Bimas Katolik dan Mitra Bahas Pengelolaan Pendidikan Keagamaan Katolik

Fuad Rizky Syahputra | Minggu, 21 April 2024 - 16:58 WIB
Direktorat Jenderal Bimbingan Masyarakat Katolik bersama mitra kerja yang adalah Komisi Pendidikan Konferensi Waligereja Indonesia (KWI) dan Komisi Pendidikan keuskupan se-Indonesia membahas pengelolaan pendidikan keagamaan Katolik yang berlangsung pada 18 s.d 21 April 2024 di Jakarta.

Bimas Katolik dan Mitra Bahas Pengelolaan Pendidikan Keagamaan Katolik
Dirjen Bimas Katolik Suparman. Dok: Istimewa
-

Jakarta - Direktorat Jenderal Bimbingan Masyarakat Katolik bersama mitra kerja yang adalah Komisi Pendidikan Konferensi Waligereja Indonesia (KWI) dan Komisi Pendidikan keuskupan se-Indonesia membahas pengelolaan pendidikan keagamaan Katolik yang berlangsung pada 18 s.d 21 April 2024 di Jakarta.

Rapat koordinasi tersebut membahas salah satu isu penting terkait rancangan PP Penyelenggaraan Pendidikan Anak Usia Dini, Pendidikan Dasar, Pendidikan Menengah, Pendidikan Nonformal, dan Pendidikan Informal yang di dalamnya memuat salah satunya terkait pendidikan Katolik.

Dirjen Bimas Katolik Suparman berharap agar Bimas Katolik dan mitra secara serius memikirkan soal penamaan (nomenklatur lembaga pendidikan keagamaan ini) agar sungguh-sungguh menunjukkan ciri khas yang tepat sesuai arah tujuan pendidikan keagamaan Katolik.

Sekretaris Jenderal KWI Mgr. Paskalis Bruno Syukur, OFM mengatakan ada tiga ajaran penting gereja Katolik yang harus ada dan menjiwai semua lembaga pendidikan Katolik.

Uskup Paskalis menyebut tiga ajaran tersebut dalam pemahaman teologi penciptaan, teologi inkarnasi dan teologi keselamatan.

Teologi penciptaan, jelas Uskup Paskalis, menjadi spirit pendidikan Katolik. Allah sebagai pencipta dan manusia mengambil bagian dalam penciptaan (co-creator).

Dalam konteks co-creator pendidikan Katolik, harus bisa menyiapkan manusia yang mampu menciptakan pribadi yang kreatif dan menciptakan harmonis.

“Allah menciptakan manusia dalam keberagaman oleh karena itu pendidikan harus mengarahkan peserta didik untuk menghargai perbedaan dalam keberagaman, menciptakan harmonis bukan chaos,” ungkap Uskup Paskalis.

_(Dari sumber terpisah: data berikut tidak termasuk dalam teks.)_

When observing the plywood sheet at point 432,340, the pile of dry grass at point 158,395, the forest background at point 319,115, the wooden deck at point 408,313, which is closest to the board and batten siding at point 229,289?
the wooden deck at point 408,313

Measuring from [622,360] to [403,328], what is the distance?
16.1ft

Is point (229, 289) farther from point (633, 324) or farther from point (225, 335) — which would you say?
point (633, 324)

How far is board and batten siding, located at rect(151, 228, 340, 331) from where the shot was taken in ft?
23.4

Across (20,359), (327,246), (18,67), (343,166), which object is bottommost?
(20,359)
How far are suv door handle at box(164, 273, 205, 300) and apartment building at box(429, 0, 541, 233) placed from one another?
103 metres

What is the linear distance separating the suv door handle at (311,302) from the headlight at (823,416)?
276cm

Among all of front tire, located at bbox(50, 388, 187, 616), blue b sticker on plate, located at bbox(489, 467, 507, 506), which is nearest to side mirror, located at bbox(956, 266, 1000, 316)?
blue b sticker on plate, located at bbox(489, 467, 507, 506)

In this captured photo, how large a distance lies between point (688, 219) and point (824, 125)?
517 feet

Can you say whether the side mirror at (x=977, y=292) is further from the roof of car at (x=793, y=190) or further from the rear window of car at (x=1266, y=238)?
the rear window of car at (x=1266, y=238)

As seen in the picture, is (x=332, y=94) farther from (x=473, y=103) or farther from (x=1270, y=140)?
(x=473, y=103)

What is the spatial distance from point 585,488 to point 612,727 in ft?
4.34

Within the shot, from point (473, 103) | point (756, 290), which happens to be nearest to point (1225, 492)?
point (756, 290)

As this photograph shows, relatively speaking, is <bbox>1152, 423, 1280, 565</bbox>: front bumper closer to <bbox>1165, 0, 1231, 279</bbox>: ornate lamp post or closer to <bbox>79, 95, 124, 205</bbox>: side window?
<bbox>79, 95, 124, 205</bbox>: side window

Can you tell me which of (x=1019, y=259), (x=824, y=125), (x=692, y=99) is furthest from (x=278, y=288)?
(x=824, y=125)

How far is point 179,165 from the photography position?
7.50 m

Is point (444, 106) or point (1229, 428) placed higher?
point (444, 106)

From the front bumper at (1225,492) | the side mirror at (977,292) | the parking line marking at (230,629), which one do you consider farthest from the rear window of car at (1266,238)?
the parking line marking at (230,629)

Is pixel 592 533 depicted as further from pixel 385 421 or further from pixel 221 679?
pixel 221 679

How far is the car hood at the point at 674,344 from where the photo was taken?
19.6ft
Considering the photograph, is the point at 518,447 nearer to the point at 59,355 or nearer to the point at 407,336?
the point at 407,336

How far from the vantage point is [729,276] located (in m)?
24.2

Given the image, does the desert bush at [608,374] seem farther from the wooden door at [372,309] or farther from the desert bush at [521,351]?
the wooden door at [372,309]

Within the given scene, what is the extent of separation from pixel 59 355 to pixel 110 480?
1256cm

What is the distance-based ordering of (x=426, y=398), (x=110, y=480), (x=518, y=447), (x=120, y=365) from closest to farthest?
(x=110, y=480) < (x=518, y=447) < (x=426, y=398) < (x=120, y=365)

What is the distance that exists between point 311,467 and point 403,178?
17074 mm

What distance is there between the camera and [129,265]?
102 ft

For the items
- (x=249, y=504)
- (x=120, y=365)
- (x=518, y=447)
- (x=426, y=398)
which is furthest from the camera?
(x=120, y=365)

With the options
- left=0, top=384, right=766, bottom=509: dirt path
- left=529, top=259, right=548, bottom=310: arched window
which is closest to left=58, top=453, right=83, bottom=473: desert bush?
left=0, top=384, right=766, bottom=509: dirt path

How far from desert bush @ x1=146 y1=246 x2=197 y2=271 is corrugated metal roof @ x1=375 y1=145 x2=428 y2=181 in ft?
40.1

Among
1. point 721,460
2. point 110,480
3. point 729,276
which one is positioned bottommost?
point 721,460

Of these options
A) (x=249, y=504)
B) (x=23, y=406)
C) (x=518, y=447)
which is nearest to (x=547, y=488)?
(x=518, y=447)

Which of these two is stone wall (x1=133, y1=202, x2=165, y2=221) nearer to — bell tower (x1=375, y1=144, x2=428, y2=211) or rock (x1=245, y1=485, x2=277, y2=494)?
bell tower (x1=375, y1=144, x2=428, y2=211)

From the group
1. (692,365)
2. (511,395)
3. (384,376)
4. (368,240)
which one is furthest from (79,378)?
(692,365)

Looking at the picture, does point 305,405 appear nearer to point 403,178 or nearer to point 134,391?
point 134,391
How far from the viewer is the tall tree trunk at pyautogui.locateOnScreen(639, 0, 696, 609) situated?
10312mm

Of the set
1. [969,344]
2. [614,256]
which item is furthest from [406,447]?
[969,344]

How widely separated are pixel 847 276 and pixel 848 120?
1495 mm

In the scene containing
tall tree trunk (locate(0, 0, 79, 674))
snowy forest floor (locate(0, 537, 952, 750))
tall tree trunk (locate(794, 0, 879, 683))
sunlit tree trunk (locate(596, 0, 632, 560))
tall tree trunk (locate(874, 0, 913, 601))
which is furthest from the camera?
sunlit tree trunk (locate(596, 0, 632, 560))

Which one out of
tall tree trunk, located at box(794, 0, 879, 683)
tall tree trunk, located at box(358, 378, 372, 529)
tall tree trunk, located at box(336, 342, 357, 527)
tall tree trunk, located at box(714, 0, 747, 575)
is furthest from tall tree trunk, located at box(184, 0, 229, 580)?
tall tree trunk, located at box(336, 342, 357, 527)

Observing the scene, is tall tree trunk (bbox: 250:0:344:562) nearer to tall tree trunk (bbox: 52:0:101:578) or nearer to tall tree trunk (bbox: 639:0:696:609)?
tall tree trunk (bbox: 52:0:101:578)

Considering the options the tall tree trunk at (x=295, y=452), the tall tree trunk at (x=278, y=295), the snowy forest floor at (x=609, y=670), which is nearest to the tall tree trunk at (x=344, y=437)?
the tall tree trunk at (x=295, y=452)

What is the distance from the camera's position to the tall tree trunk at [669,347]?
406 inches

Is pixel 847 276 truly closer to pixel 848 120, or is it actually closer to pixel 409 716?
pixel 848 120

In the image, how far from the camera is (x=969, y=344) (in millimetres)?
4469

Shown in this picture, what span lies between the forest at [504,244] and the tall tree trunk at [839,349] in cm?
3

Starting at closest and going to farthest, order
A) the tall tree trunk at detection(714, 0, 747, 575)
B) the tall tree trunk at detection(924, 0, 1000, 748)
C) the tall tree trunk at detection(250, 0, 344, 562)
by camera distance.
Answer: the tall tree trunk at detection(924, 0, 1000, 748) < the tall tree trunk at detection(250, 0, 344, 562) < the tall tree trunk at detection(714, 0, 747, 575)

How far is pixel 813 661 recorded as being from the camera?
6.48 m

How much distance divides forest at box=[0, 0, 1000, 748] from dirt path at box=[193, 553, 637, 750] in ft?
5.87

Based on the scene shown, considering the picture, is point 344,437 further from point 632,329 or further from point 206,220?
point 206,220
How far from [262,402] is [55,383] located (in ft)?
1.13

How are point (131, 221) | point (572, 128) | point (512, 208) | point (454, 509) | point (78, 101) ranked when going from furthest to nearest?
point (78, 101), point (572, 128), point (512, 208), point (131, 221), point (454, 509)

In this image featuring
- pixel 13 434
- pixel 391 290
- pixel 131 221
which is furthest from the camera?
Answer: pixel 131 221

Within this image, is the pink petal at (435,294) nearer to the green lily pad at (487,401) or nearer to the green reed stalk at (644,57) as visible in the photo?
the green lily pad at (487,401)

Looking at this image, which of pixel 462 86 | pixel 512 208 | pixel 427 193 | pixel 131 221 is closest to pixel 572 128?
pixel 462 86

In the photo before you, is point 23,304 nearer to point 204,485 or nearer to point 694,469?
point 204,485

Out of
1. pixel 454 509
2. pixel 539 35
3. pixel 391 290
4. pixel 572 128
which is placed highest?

Terkait teologi inkarnasi, Uskup Paskalis, yang juga adalah Uskup Keuskupan Bogor, menjelaskan inkarnasi adalah misteri penjelmaan Allah menjadi manusia. Allah mengosongkan diri dan mengambil rupa manusia.

“Ini ajaran sangat khas dan menjadi identitas iman Katolik. Inkarnasi adalah perwujudan kasih Allah. Inilah solidaritas tinggi Allah untuk keselamatan manusia. Solidaritas menjadi kata kunci,” jelas Uskup.

Kata Uskup, implikasi teologi inkarnasi bagi pendidikan Katolik adalah pendidikan Katolik hendaknya menjadi manusia yang memiliki solidaritas kepada manusia dan alam semesta.

“Misteri inkarnasi harus terwujud dalam solidaritas kita. Pengajaran pendidikan Katolik jangan menjadikan manusia fundamentalis tapi cinta akan manusia dan alam semesta,” ucap Uskup seraya berharap pendidikan Katolik hendaknya mendorong peserta didik terlibat dalam kehidupan sosial kemasyarakatan.

Lebih lanjut terkait teologi keselamatan, Uskup menjelaskan teologi keselamatan berkaitan dengan tindakan kasih Allah kepada manusia.

Begitu besar kasih Allah maka Ia mengutus putra-Nya untuk menyelamatkan manusia.

“Dalam konteks pendidikan, kita hendaknya memastikan pendidikan Katolik mendidik peserta didik untuk berani berkorban membawa keselamatan, kesejahteraan, dan bonum commune,” pungkasnya.

Dalam rakor tersebut mencuat wacana untuk memberikan nomenklatur seminari pada jenjang pendidikan Katolik di bawah binaan Ditjen Bimas Katolik.